Exercise instructions: Exact transcription, pictures omitted: reproduce the listing below.

Supplied data:
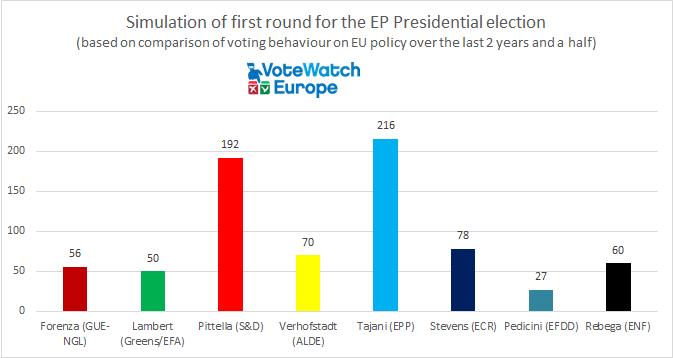 first-round-break-down-votewatch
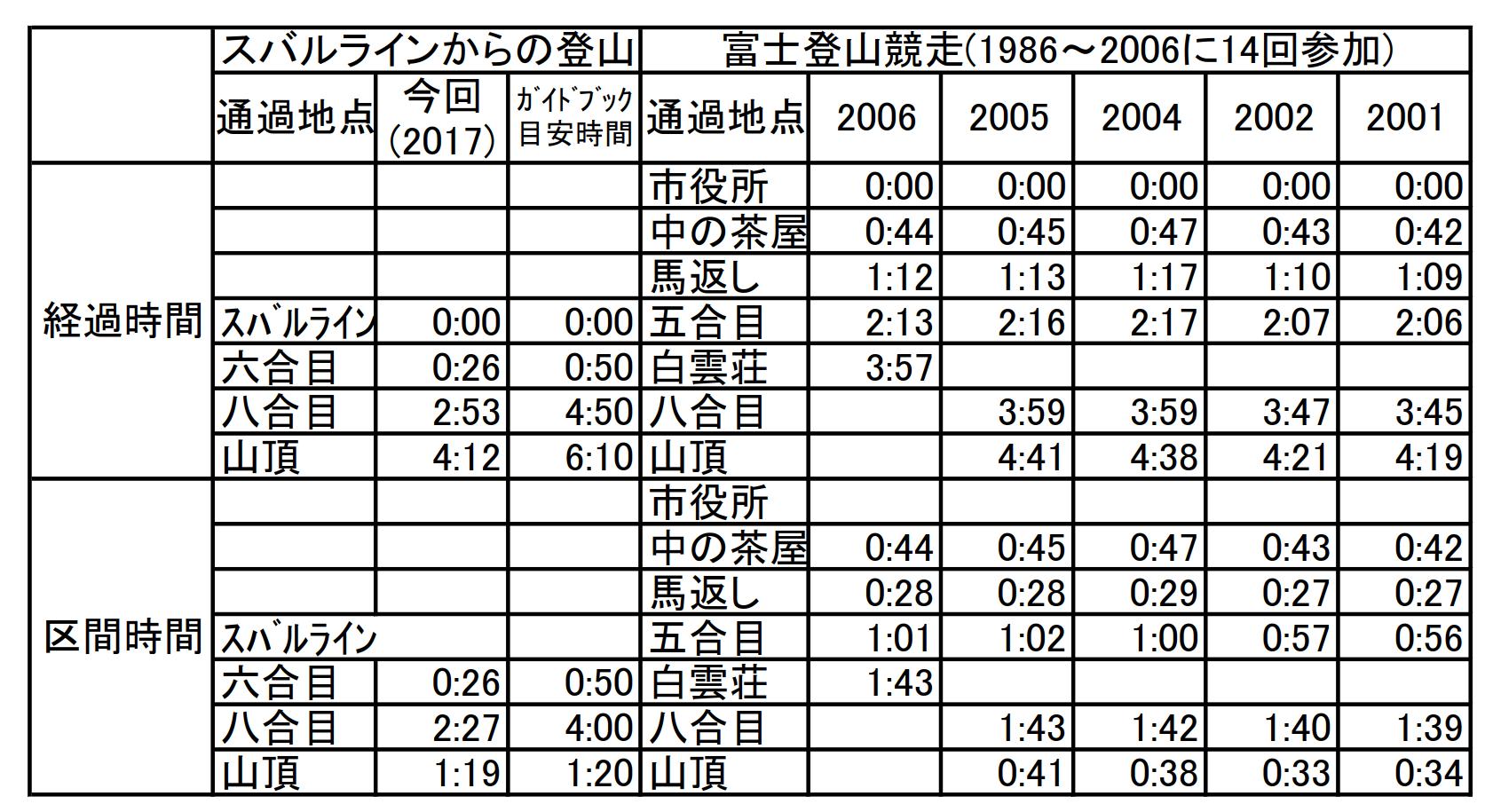 富士登山記録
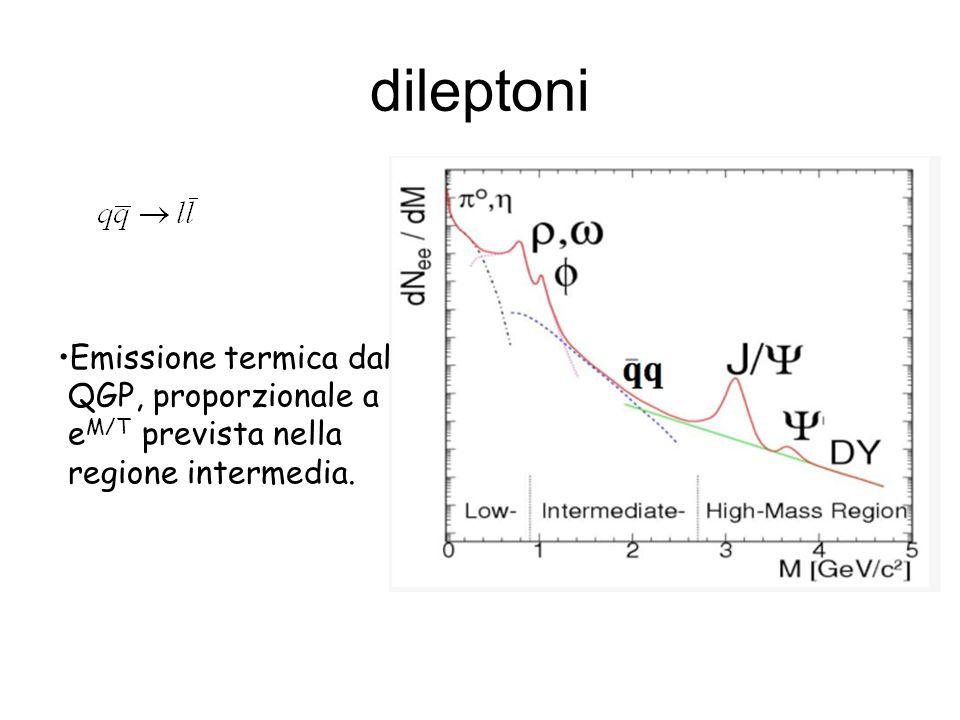 dileptoni Emissione termica dal QGP, proporzionale a e M/T prevista nella regione intermedia.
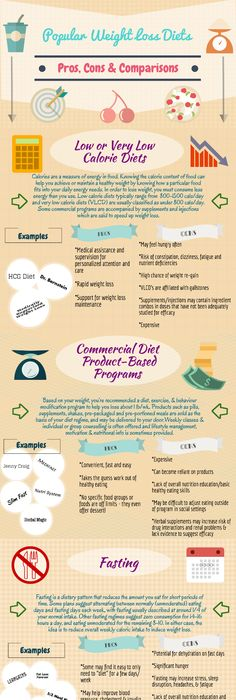 Weight loss how to begin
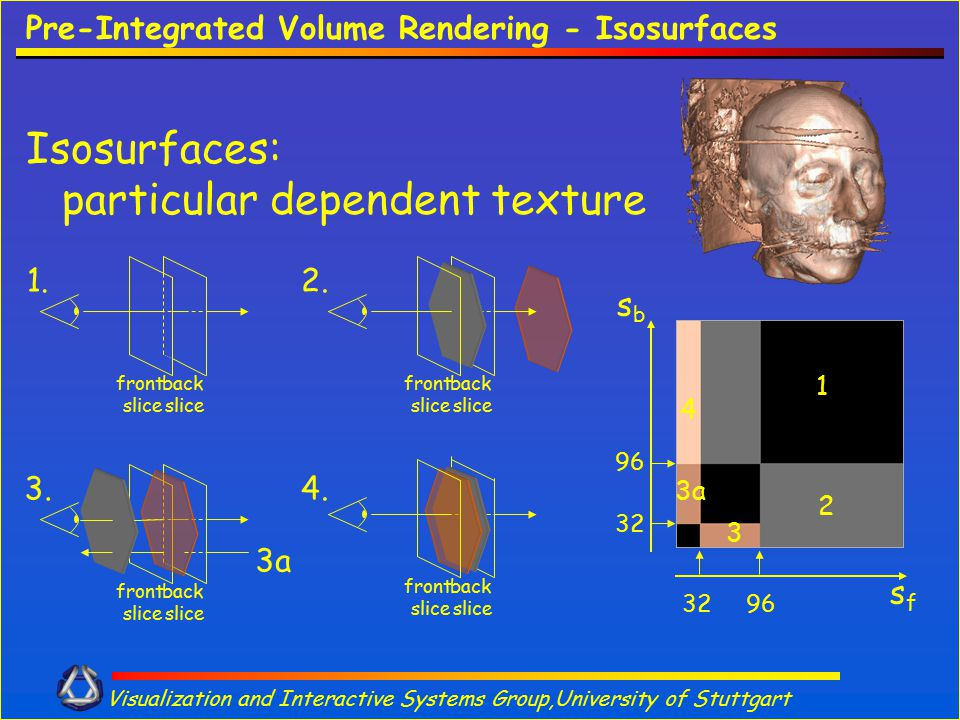Visualization and Interactive Systems Group,University of Stuttgart Pre-Integrated Volume Rendering - Isosurfaces Isosurfaces: particular dependent te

Response:
 first-round-break-down-votewatch
 富士登山記録
 dileptoni Emissione termica dal QGP, proporzionale a e M/T prevista nella regione intermedia.
 Weight loss how to begin
Visualization and Interactive Systems Group,University of Stuttgart Pre-Integrated Volume Rendering - Isosurfaces Isosurfaces: particular dependent te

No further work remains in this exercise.